Your objective: Copy each line from the listing below where the word "many" shows up.

Working data:
- Opening Delimiter -
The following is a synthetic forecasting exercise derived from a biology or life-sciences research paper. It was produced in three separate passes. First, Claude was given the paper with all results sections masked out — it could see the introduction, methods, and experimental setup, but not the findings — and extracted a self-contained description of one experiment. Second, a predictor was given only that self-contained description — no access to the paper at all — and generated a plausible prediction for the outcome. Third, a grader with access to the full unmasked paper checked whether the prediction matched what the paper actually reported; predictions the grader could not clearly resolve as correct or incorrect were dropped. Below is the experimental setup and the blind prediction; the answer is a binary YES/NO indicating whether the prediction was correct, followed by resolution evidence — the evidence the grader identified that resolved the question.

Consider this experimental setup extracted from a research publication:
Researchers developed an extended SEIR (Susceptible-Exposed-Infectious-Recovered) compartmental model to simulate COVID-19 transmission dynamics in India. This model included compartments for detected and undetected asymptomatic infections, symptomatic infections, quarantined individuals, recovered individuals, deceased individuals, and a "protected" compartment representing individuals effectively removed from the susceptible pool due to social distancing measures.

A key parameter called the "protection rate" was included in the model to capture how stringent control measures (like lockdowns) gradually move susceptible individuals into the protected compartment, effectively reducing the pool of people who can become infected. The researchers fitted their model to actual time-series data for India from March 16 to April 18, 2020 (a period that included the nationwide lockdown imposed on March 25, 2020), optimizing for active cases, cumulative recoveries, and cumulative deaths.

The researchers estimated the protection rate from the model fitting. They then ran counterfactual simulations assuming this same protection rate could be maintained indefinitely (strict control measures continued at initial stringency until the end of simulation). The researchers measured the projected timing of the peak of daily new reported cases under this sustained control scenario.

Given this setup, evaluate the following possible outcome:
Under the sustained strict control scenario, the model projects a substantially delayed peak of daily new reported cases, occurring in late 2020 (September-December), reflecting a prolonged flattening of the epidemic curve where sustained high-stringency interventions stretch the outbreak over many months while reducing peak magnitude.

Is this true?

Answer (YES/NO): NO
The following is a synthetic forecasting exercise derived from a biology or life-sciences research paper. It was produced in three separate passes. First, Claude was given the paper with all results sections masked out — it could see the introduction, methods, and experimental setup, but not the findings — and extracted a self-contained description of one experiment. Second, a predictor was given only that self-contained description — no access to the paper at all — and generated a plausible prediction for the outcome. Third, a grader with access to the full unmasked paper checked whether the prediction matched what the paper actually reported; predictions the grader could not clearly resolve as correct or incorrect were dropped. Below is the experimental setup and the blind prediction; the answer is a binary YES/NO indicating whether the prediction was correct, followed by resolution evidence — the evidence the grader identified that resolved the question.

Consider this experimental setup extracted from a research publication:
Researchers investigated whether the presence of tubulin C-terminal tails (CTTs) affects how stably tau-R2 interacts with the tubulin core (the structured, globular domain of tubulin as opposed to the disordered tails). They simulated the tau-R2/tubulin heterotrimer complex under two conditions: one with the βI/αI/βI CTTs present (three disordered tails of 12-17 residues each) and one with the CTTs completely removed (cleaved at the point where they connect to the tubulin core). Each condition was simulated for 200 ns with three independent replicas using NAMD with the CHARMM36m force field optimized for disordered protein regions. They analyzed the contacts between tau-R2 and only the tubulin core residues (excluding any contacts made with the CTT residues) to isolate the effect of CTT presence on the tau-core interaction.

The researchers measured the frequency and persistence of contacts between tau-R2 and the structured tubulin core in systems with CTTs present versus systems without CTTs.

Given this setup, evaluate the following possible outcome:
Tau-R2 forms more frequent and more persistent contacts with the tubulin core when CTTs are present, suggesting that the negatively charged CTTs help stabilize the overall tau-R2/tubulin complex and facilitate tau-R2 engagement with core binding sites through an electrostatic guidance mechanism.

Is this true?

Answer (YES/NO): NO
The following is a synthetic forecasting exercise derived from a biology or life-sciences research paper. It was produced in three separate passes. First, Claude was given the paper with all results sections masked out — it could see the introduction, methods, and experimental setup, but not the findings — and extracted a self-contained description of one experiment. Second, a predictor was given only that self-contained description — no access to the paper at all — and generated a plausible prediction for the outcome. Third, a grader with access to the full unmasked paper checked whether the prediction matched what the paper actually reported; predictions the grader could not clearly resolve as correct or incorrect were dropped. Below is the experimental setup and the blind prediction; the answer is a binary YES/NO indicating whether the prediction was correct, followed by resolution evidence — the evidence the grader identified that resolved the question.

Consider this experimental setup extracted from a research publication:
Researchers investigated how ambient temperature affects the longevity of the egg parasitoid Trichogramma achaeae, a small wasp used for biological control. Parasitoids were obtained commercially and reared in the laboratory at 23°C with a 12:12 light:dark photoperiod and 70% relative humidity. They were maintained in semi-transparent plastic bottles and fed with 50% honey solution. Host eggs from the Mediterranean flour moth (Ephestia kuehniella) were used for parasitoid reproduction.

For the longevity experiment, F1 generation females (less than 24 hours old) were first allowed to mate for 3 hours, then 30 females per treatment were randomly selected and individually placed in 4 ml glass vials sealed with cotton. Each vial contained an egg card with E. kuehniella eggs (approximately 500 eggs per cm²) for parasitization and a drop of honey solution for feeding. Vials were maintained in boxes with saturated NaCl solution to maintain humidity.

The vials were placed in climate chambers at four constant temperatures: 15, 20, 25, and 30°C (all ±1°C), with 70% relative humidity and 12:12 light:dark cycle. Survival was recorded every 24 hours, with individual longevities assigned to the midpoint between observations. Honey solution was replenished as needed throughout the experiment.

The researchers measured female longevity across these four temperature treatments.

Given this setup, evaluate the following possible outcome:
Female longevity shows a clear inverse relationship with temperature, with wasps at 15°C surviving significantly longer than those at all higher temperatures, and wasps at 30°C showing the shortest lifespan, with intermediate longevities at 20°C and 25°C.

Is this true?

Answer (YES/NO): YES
- Closing Delimiter -
- Opening Delimiter -
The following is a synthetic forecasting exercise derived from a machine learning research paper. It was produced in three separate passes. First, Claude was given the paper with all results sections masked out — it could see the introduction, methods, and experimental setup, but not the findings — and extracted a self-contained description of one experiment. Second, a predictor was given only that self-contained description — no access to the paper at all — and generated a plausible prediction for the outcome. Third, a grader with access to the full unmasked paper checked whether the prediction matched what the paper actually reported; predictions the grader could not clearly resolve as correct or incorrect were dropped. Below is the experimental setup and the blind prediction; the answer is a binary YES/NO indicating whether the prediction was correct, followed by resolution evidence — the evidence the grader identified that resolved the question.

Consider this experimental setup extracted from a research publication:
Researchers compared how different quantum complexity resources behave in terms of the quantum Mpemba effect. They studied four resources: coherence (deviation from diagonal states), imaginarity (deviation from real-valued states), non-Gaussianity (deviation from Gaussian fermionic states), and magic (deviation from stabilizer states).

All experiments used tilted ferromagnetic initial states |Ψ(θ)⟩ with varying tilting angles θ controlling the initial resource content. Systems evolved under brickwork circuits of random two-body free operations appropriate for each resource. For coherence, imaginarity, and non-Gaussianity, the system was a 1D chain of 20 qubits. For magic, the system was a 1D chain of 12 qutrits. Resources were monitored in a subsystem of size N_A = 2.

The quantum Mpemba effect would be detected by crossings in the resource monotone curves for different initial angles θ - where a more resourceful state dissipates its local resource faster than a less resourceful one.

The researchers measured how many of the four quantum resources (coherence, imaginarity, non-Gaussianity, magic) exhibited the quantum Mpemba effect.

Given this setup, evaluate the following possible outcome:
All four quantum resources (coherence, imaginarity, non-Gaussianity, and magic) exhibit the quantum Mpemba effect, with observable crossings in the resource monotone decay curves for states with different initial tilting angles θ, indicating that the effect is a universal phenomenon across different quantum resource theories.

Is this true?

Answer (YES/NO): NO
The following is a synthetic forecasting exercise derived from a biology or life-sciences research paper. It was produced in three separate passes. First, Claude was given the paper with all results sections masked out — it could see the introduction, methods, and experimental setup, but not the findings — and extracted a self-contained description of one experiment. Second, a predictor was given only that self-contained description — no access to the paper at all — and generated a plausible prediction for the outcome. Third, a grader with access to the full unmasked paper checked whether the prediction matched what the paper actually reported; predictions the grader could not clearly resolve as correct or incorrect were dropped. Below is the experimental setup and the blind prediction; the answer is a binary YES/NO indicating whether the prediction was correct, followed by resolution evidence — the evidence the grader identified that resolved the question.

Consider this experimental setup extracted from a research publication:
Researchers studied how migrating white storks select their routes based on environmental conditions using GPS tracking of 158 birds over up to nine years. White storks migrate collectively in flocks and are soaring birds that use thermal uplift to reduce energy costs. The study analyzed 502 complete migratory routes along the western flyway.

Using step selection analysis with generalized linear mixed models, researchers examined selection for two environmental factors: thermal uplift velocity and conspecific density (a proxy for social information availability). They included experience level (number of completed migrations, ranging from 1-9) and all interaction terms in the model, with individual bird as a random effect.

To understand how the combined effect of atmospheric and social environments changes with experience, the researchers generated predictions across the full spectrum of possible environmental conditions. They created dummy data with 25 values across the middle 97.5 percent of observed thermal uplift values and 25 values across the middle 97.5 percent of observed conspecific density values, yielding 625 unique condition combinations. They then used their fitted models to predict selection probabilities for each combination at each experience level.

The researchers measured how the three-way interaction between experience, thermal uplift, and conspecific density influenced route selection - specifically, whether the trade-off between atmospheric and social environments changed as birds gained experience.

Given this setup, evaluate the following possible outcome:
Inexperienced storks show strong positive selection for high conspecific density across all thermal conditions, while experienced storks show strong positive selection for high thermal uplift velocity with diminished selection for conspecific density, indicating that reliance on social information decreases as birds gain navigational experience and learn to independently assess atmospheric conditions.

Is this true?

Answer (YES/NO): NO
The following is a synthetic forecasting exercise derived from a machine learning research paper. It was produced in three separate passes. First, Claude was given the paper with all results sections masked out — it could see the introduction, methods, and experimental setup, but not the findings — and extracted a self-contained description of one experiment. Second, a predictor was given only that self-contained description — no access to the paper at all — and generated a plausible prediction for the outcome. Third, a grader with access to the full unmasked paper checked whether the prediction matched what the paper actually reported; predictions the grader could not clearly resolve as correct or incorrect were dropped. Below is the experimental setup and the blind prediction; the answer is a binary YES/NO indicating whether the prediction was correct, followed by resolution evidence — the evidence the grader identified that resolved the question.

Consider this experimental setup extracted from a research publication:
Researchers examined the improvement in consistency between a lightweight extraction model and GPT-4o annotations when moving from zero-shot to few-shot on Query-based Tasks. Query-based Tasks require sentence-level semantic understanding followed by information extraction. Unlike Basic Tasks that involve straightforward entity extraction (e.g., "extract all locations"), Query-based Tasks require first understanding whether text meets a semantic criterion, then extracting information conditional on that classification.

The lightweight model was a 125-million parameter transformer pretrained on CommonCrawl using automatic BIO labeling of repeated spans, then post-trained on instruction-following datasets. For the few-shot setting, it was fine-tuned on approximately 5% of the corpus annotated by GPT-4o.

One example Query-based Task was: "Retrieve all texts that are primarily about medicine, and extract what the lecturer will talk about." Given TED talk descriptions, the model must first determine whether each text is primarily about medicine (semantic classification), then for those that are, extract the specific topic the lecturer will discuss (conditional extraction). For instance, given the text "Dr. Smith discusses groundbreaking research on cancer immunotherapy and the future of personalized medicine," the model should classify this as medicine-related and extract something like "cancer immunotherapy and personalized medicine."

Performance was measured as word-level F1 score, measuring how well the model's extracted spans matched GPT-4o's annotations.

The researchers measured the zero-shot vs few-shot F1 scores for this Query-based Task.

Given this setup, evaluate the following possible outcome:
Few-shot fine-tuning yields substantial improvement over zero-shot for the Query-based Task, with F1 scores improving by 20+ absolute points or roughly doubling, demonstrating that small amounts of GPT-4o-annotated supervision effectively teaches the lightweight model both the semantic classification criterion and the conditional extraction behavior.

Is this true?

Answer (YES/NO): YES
- Closing Delimiter -
- Opening Delimiter -
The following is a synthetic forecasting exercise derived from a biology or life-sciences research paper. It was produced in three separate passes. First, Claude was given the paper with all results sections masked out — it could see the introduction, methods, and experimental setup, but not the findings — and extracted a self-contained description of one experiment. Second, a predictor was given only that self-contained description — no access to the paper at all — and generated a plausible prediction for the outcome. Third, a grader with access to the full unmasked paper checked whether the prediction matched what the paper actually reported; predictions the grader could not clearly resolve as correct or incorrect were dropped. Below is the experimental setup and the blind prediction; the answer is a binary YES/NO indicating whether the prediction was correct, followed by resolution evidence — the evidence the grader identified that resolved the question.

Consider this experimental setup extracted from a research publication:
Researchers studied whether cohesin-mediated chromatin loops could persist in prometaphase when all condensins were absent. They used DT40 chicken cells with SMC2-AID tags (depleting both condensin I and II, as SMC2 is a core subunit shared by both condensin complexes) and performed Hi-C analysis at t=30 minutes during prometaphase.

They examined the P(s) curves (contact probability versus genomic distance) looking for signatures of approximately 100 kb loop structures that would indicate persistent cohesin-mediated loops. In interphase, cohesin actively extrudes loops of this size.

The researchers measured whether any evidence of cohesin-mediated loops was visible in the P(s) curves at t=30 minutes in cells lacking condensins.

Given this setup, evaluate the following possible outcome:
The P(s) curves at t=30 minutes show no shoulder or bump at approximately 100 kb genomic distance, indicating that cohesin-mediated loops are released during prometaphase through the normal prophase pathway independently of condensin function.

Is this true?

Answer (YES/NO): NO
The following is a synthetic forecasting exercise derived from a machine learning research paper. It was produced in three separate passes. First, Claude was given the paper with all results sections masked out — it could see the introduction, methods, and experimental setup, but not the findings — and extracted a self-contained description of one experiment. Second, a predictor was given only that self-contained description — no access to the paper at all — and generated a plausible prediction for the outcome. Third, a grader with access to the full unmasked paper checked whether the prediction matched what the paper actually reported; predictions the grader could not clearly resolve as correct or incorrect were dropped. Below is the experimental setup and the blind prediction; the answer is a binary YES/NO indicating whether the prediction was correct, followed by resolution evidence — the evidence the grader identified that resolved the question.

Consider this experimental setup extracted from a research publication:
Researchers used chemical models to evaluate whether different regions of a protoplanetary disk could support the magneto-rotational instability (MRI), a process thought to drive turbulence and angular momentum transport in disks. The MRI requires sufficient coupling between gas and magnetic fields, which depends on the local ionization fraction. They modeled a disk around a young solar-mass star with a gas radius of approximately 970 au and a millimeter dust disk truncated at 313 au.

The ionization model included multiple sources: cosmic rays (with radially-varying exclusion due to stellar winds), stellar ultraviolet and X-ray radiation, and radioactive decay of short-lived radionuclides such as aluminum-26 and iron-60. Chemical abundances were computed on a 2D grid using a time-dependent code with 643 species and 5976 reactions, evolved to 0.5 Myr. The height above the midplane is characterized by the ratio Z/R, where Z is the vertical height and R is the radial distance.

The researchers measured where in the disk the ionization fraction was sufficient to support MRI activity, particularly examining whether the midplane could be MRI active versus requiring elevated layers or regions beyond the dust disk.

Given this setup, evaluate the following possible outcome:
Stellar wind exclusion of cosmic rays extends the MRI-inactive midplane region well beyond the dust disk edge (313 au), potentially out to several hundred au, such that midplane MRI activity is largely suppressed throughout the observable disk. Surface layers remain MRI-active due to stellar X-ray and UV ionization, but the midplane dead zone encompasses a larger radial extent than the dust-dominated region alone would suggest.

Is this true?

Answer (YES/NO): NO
- Closing Delimiter -
Written answer:
Under the sustained strict control scenario, the model projects a substantially delayed peak of daily new reported cases, occurring in late 2020 (September-December), reflecting a prolonged flattening of the epidemic curve where sustained high-stringency interventions stretch the outbreak over many months while reducing peak magnitude.
The researchers measured how many of the four quantum resources (coherence, imaginarity, non-Gaussianity, magic) exhibited the quantum Mpemba effect.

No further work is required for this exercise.